South Africa hit by 171,000 DDoS attacks in late 2025

South Africa absorbed more than 171,000 distributed denial-of-service (DDoS) attacks in the final six months of 2025, ranking among the most-targeted countries worldwide across several critical industries.

The figures come from network security firm NETSCOUT, which says a recent run of attacks on South African hosting providers, internet service providers, and connectivity infrastructure points to a sharper, more coordinated threat to the country’s digital economy.

Where South Africa ranks

According to NETSCOUT’s DDoS Threat Intelligence Report for the second half of 2025, the country recorded 171,812 attacks between July and December, with the average attack lasting more than 74 minutes. It was the fifth most-targeted country in the wider Europe, Middle East and Africa (EMEA) region.

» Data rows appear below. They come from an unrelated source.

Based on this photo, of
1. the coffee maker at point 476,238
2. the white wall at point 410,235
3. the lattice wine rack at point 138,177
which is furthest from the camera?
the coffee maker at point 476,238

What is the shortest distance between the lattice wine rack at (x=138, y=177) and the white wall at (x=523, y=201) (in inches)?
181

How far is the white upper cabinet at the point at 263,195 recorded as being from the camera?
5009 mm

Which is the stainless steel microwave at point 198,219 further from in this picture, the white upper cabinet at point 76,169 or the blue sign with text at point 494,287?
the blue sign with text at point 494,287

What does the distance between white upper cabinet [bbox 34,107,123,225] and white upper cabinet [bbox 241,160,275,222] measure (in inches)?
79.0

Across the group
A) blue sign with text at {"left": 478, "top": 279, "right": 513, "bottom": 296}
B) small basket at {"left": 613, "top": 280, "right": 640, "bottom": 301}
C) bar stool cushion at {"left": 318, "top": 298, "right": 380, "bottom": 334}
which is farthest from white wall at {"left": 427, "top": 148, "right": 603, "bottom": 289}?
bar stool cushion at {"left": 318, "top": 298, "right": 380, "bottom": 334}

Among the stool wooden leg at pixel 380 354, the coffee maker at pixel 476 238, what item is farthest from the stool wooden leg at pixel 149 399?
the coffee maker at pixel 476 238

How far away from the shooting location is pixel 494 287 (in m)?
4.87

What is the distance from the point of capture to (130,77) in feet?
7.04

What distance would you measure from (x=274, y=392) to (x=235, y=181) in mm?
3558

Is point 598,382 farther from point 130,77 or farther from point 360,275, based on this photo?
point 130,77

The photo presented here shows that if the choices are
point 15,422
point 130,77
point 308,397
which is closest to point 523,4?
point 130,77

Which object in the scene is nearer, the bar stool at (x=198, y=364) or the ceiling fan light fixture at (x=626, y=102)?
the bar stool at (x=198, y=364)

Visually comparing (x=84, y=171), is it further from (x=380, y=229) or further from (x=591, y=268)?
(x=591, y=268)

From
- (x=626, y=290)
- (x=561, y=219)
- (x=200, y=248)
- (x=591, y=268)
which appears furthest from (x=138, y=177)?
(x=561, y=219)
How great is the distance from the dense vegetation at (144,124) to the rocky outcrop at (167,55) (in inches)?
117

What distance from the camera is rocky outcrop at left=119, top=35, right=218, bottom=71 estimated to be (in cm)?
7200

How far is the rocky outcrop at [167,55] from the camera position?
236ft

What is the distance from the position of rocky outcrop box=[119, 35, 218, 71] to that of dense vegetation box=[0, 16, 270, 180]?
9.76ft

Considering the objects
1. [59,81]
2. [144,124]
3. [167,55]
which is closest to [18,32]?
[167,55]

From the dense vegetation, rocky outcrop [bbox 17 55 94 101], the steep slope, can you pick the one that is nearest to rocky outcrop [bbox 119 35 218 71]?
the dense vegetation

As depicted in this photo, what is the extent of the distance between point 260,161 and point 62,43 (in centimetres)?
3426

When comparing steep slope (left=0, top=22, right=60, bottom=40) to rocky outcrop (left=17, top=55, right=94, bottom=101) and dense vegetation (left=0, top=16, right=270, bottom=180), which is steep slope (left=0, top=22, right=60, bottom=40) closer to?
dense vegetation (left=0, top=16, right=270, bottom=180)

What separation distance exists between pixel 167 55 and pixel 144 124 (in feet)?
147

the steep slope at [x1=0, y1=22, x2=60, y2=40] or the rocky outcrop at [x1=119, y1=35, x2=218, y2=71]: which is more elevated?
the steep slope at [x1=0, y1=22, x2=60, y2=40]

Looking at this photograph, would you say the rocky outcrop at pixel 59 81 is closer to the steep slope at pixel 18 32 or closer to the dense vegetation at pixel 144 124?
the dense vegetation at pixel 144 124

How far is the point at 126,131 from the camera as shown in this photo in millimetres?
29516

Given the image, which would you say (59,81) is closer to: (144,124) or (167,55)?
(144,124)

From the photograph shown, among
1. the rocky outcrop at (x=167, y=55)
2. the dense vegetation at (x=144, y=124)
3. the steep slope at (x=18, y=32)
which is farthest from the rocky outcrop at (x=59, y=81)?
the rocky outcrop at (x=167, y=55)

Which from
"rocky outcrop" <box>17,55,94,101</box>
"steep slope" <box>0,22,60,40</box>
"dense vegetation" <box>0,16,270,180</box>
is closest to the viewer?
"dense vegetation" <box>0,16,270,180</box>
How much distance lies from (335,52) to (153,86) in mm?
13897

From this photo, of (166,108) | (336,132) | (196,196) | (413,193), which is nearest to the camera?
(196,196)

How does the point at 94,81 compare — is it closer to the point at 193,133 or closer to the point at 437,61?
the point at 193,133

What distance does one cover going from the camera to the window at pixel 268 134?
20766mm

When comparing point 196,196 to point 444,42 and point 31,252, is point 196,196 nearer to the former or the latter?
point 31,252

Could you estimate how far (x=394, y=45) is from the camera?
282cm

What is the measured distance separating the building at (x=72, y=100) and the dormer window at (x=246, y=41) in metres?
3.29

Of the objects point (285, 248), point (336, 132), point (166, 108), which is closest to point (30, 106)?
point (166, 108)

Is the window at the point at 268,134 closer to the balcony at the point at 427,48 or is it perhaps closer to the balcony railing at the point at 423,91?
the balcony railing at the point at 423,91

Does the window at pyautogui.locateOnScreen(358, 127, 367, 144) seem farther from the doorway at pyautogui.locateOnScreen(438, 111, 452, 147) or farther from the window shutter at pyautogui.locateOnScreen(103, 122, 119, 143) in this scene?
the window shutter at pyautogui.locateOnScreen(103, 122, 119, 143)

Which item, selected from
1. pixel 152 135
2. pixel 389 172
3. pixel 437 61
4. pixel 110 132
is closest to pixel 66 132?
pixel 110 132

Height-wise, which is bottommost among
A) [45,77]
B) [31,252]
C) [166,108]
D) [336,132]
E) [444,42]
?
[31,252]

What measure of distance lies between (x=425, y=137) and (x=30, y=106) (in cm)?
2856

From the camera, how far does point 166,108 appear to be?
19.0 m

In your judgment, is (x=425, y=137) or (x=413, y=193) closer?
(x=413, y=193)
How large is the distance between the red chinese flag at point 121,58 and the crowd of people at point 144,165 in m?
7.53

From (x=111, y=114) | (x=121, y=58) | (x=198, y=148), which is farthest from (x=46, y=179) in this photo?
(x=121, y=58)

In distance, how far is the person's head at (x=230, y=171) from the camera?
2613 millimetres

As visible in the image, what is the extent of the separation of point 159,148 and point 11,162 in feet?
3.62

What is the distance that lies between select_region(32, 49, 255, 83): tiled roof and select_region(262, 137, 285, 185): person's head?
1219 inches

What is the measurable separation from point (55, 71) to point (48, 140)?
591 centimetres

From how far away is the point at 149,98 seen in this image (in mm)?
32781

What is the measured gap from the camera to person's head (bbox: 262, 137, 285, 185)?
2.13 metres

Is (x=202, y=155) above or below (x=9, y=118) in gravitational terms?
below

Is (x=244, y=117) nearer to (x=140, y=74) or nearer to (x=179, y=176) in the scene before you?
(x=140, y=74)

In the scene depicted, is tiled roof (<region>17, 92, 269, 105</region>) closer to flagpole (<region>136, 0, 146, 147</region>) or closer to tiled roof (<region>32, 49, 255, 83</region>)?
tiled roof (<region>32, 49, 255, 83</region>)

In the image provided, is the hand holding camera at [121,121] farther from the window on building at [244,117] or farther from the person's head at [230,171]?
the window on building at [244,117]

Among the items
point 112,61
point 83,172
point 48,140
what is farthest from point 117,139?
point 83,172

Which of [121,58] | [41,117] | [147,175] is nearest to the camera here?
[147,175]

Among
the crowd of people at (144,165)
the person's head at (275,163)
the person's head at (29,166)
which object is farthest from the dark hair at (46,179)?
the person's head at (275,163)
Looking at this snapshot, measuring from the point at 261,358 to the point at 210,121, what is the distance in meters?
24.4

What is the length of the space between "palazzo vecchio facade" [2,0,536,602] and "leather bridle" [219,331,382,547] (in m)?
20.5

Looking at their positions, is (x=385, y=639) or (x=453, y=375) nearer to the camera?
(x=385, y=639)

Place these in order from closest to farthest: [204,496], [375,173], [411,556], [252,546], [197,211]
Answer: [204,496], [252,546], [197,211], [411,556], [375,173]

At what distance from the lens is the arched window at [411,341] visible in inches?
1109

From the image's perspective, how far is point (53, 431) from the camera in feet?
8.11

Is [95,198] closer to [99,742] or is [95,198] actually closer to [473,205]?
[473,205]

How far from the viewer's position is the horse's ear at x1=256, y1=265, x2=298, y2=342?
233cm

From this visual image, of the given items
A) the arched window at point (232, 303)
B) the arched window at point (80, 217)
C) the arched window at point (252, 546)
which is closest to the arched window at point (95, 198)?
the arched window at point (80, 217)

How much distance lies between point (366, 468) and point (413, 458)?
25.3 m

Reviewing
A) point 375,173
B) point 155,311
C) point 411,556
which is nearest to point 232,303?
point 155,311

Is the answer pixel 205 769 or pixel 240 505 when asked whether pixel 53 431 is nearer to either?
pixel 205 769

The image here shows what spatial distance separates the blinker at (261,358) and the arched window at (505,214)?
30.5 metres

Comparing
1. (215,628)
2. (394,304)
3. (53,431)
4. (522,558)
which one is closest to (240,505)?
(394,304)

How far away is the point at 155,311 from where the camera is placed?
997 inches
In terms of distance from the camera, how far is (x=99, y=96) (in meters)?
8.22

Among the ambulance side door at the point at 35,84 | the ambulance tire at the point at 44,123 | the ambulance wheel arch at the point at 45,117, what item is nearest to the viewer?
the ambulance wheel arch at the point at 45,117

The report places South Africa first in the world for DDoS attacks against several sectors:

• computer-related services
• computer systems design
• commercial banking
• portfolio management and investment advisory
• insurance

Going after the infrastructure layer

Bryan Hamman, NETSCOUT’s area vice president for Africa, said attackers are increasingly targeting upstream providers, whose failures cascade fastest. “The recent incidents impacting South African infrastructure providers demonstrate how DDoS campaigns are evolving beyond isolated disruptions into broader attacks against critical digital ecosystems,” he said.

Hamman said attackers are combining several techniques in a single, multi-vector assault to overwhelm defences, a shift he described as harder to mitigate. Because an attack on one hosting or connectivity provider can ripple across thousands of downstream businesses at once, that layer has become the preferred target.

Extortion and cheaper tools

The campaigns are increasingly tied to extortion, Hamman said, with sustained attacks used to pressure organisations into paying under the threat of prolonged outages. NETSCOUT also points to AI-driven attack tools, large language models on the dark web, and more accessible DDoS-for-hire services as lowering the barrier to entry, putting high-impact attacks within reach of a wider pool of actors.

Why it matters

South Africa carries the densest concentration of data centres, internet exchange points and hosting providers on the continent, which is part of what makes it such a rich target. The same infrastructure that anchors the regional internet also offers attackers the widest blast radius.

NETSCOUT did not name the specific recent incidents it referenced, and the rankings and attack volumes are drawn from its own threat-intelligence data. Even so, the direction is clear: for the operators at the centre of South Africa’s internet, rapid mitigation is becoming a condition of staying online.